§ Task
In the records, swap "arrange" for "order" in the stretch from the line containing "Is the tree" through the line containing "parked car at [164, 255, 183, 265] <". Give back only those lines, with everything else left as it is.

(Spatial question records)
= = = = =
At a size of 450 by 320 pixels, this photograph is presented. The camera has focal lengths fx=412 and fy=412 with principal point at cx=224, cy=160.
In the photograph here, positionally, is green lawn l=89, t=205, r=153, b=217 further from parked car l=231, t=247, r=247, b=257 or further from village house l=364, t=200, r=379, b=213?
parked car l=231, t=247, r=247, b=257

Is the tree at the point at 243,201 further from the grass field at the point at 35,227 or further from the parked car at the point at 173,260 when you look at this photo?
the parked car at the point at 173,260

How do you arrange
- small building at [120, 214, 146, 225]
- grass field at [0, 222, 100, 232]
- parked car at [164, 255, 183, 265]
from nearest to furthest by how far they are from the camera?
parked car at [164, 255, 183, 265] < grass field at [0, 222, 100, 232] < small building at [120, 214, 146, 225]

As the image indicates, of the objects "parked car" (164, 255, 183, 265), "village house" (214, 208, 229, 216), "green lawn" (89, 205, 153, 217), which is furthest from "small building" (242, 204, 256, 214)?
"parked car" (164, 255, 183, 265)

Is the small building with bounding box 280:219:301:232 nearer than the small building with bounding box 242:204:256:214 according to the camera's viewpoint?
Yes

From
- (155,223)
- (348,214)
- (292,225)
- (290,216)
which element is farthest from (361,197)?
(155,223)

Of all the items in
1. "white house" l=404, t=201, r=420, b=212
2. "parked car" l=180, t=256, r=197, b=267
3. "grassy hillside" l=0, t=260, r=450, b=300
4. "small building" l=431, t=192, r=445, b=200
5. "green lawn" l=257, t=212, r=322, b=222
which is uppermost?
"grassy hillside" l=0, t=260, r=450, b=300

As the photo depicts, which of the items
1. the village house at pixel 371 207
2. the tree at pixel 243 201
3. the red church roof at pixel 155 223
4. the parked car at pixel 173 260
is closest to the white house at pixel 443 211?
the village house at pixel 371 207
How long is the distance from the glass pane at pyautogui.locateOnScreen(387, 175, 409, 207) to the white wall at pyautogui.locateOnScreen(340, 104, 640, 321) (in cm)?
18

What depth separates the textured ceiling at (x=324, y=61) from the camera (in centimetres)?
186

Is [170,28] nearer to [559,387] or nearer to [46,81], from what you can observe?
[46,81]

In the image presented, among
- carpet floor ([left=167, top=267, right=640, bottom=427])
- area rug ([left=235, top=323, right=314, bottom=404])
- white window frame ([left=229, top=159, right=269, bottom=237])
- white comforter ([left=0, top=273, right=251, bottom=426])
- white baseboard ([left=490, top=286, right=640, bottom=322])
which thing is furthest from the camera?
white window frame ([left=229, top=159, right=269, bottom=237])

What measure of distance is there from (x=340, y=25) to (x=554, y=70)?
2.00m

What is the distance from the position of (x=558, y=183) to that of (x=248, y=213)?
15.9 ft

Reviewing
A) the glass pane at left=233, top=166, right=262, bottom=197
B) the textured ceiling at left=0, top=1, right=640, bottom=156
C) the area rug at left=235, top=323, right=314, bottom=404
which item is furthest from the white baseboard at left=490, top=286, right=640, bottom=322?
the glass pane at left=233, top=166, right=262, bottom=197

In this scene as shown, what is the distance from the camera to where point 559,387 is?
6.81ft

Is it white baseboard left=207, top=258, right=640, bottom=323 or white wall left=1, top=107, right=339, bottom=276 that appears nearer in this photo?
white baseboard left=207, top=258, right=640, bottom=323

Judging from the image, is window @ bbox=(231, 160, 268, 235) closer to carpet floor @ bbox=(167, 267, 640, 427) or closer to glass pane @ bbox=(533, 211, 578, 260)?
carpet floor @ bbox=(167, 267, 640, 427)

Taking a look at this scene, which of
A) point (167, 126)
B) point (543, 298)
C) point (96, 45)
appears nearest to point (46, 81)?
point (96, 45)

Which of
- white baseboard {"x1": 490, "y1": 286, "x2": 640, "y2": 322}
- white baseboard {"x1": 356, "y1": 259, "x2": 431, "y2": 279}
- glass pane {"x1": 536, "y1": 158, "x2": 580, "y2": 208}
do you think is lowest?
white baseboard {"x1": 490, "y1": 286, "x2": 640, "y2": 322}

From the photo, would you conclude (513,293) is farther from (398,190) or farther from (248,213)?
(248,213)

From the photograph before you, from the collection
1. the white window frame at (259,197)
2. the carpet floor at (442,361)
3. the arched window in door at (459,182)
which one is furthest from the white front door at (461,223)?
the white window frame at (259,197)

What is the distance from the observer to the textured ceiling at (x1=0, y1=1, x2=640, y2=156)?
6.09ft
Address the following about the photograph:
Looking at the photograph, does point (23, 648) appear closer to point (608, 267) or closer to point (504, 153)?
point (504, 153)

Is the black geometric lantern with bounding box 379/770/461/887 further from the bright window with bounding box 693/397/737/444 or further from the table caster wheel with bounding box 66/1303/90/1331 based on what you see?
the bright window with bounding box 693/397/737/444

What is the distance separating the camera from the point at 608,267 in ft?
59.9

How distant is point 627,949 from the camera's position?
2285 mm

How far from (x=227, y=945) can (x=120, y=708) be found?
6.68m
= = = = =
§ Expected output
Is the tree at the point at 243,201 further from the grass field at the point at 35,227 or further from the parked car at the point at 173,260 when you look at this photo?
the parked car at the point at 173,260

How do you order
- small building at [120, 214, 146, 225]
- grass field at [0, 222, 100, 232]
- parked car at [164, 255, 183, 265]
from nearest to furthest by how far they are from the camera?
parked car at [164, 255, 183, 265] < grass field at [0, 222, 100, 232] < small building at [120, 214, 146, 225]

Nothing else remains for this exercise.